Purulent pericarditis Dx by the unintended pericardiography
The present case has been published in the European Heart Journal-Case Reports.

A 67-year-old male patient presented to the emergency department with a 2-week history of spike fevers, anorexia, asthenia, and orthostatic breathing. He had chronic cholecystitis and diabetes for 10 years. Epigastralgia and weight loss appeared 4 months before admission. His blood pressure was 131/70 mmHg. The 12-lead electrocardiograms showed atrial fibrillation with rapid ventricular response (114 b.p.m.) and ST segment elevation in I, II, III, aVL, aVF, and V4-6 leads.

The chest X-ray presented cardiomegaly. A 15-mm distance of diffuse pericardial effusion was noted on emergent bedside echocardiography, though right ventricular diastolic collapse was not observed, which might be the results of the gradual increase of pericardial effusion. CT revealed two liver abscesses with large cystic lesions in the left hepatic lobe.

Pericardiocentesis and percutaneous catheter drainage of liver abscess yielded purulent yellow fluid, by which Klebsiella pneumoniae was cultured. Broad-spectrum antibiotic therapy with vancomycin and meropenem was initiated and changed to sulbactam/ampicillin on the 6th day. To assess the connection between two liver abscesses, 5 mL of 60% urografin was injected into the liver abscess; the pericardial space was unpredictably enhanced.

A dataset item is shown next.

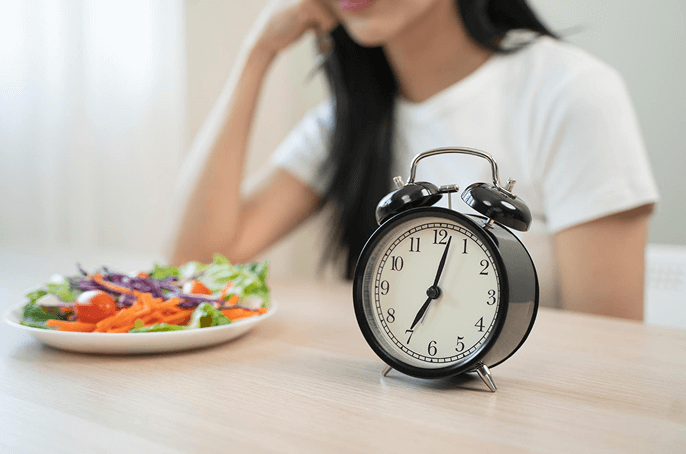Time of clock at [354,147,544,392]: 7:02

Purulent yellow fluid continued to drain for 30 days and the signs of inflammation had improved gradually. The echocardiography also showed abnormal ventricular septal motion with the respiratory variation on admission which had been observed until discharge. The finding of early rapid filling and equalization of left and right ventricular end-diastolic pressure was obtained by right-heart catheterization.

Comparatively, there was an increase in the right ventricular pressure curve area during inspiration, suggesting constrictive pericarditis (CP). Overall, purulent pericarditis was diagnosed. It was caused by transdiaphragmatic rupture of hepatic abscesses. He was discharged at the 66th day with oral antibiotics as symptoms of infection and heart failure had improved gradually.

The echocardiographic features of CP and pericardial effusion disappeared after 6 months without surgical intervention, which suggested transient CP.